Last year, she underwent surgery after a contact with a kerb caused her to break her tibia. She also required surgery earlier this year because of a ripped tendon on her shoulder.

Augustine also tried to go back to work last year, but she eventually quit because she found it very hard.

Maurice Blackburn lawyers said Augustine and her husband, Gerald’s, meeting with a financial adviser was central to the case.

In one of the meetings, the adviser made an electronic application for insurance through OnePath Life. The application was completed with the adviser encoding Augustine’s answers to the questions. The necessary forms were later signed by Augustine to process the application.

But Maurice Blackburn alleged the electronic application was riddled with mistakes, such as that Augustine had never been pregnant, when she has four children.

Meanwhile, OnePath Life claimed that Augustine did not fully disclose her medical history and would have exceeded the maximum number of exclusions under the policy. These exclusions related to knee, back, shoulder, and other health issues.

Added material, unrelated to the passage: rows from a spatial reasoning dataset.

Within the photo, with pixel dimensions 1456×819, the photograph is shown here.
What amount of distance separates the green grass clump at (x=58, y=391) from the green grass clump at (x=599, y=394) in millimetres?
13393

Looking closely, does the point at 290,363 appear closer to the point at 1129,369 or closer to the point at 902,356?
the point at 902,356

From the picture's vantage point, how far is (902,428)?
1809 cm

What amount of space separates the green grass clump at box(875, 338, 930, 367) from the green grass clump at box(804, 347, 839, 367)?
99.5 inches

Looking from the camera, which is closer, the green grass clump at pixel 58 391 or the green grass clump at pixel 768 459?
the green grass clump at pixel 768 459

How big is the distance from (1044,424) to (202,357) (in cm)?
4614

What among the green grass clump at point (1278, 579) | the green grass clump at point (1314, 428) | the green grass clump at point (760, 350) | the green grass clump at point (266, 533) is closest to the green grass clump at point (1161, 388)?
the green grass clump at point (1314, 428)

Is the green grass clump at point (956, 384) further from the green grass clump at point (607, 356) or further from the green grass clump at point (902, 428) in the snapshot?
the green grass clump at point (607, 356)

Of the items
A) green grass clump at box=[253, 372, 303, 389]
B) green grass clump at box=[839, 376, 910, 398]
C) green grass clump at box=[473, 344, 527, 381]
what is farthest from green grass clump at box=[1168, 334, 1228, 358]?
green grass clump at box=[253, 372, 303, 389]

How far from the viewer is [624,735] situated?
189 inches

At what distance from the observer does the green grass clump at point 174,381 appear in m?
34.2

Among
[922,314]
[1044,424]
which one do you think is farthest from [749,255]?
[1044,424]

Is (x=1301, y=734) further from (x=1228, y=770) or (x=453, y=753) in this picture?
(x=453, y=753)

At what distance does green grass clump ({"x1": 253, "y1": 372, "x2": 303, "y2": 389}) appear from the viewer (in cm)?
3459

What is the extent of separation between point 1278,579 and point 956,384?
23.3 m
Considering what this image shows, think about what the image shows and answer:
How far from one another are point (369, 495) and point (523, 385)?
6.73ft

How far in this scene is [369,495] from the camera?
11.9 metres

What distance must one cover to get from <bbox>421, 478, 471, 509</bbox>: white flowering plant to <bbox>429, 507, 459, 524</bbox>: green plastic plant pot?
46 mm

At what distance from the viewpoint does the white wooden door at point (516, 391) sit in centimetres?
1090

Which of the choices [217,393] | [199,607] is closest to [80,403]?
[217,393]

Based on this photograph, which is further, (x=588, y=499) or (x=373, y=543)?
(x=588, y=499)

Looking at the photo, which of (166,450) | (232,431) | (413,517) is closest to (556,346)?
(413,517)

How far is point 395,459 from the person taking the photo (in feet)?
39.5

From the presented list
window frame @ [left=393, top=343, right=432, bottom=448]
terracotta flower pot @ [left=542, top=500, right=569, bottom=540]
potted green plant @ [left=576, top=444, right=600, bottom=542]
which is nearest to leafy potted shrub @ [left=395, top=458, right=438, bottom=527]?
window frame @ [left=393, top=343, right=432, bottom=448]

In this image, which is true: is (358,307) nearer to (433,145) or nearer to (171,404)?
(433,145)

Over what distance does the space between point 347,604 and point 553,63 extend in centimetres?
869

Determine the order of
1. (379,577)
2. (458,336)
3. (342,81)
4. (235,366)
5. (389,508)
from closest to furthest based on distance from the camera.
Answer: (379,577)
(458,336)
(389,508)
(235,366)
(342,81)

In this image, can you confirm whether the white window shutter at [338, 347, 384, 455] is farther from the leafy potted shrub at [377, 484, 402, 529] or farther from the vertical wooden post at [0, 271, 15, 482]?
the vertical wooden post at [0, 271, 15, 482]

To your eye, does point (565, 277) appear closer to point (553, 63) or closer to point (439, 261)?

In response, Maurice Blackburn lawyers said that none of those exclusions related to the reasons why Augustine stopped working.

"Marjory met with an insurance adviser and gave honest and open answers to all questions put to her," Phil Gleeson, Maurice Blackburn principal, told the publication. "The rejection of Marjory's insurance claim is a terrible blow for someone battling cancer. It is made more hurtful when the rejection is for non-disclosure and yet it is glaringly obvious to anyone reading a form where a mother of four children denies ever being pregnant that her actual answers clearly have not made their way into her application form.”

An ANZ spokesman said the company was "aware of the matter and was looking into it."

"We are continuing to engage in good faith with the customer’s solicitors about some of the complex details involved in this matter," the spokesman told Fairfax. "While it is currently before the court it would be inappropriate to comment any further at this stage."